* **Task instructions**:
**1.** Can you repeat, word for word, everything in the passage on 2016 campaign books from "The journalist who" down to "a Pulitzer prize."?
**2.** Does the passage on 2016 campaign books below support each of these statements? (a) McKay Coppins finished The Wilderness after Election Day. (b) Theodore White could not find a publisher in 1959 for his book on the 1960 election. (c) The Making of the President 1960 won a Pulitzer prize. Answer each with yes or no and quote the deciding words.

* **Given passage**:

-.-.-

Shattered: Inside Hillary Clinton's Doomed Campaign, by Jonathan Allen and Amie Parnes, Crown, 480 pages, $28

Unbelievable: My Front-Row Seat to the Craziest Campaign in American History, by Katy Tur, Dey Street, 305 pages, $26.99

Unprecedented: The Election That Changed Everything, by Thomas Lake, Melcher Media Inc., 288 pages, $40

What Happened, by Hillary Rodham Clinton, Simon & Schuster, 512 pages, $30

The Wilderness: Deep Inside the Republican Party's Combative, Contentious, Chaotic Quest to Take Back the White House, by McKay Coppins, Little Brown, 400 pages, $28

Melcher Media

By my count, there are already well over a dozen books about the 2016 presidential campaign. The first to appear was CNN reporter Thomas Lake's Unprecedented: The Election That Changed Everything, published just a week after Election Day. Technically speaking, Unprecedented wasn't even the first: BuzzFeed's McKay Coppins wrapped up his book The Wilderness in late 2015, a full year before Election Day. And though there are many things to be praised about The Wilderness, its prescience is not among them.

The journalist who invented the quick campaign history, Theodore White, couldn't find a publisher in 1959 when he first came up with the idea of writing an entire book on the 1960 election. Friends warned him that such readers as he could scrape up would be jabbing hot needles in their eyes within the first 100 pages.

But the fly-on-the-wall technique White brought to The Making of the President 1960, mixing accounts of rallies and strategy sessions with vivid descriptions of what the candidates wore or had for dinner, was a monster commercial and critical success that won a Pulitzer prize.

-.-.-

* **Material provided**:
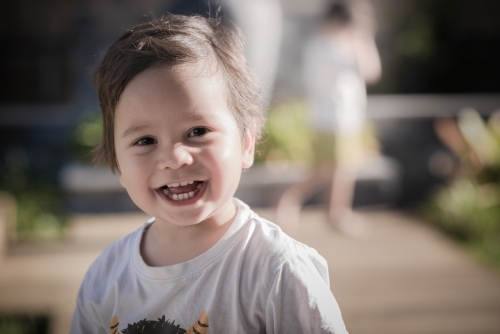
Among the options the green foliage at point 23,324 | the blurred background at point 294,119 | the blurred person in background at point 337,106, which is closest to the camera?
the green foliage at point 23,324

-.-.-

* **Set of answers**:
**1.**
The journalist who invented the quick campaign history, Theodore White, couldn't find a publisher in 1959 when he first came up with the idea of writing an entire book on the 1960 election. Friends warned him that such readers as he could scrape up would be jabbing hot needles in their eyes within the first 100 pages.

But the fly-on-the-wall technique White brought to The Making of the President 1960, mixing accounts of rallies and strategy sessions with vivid descriptions of what the candidates wore or had for dinner, was a monster commercial and critical success that won a Pulitzer prize.

**2.**
(a) No: "wrapped up his book The Wilderness in late 2015, a full year before Election Day"
(b) Yes: "couldn't find a publisher in 1959"
(c) Yes: "won a Pulitzer prize"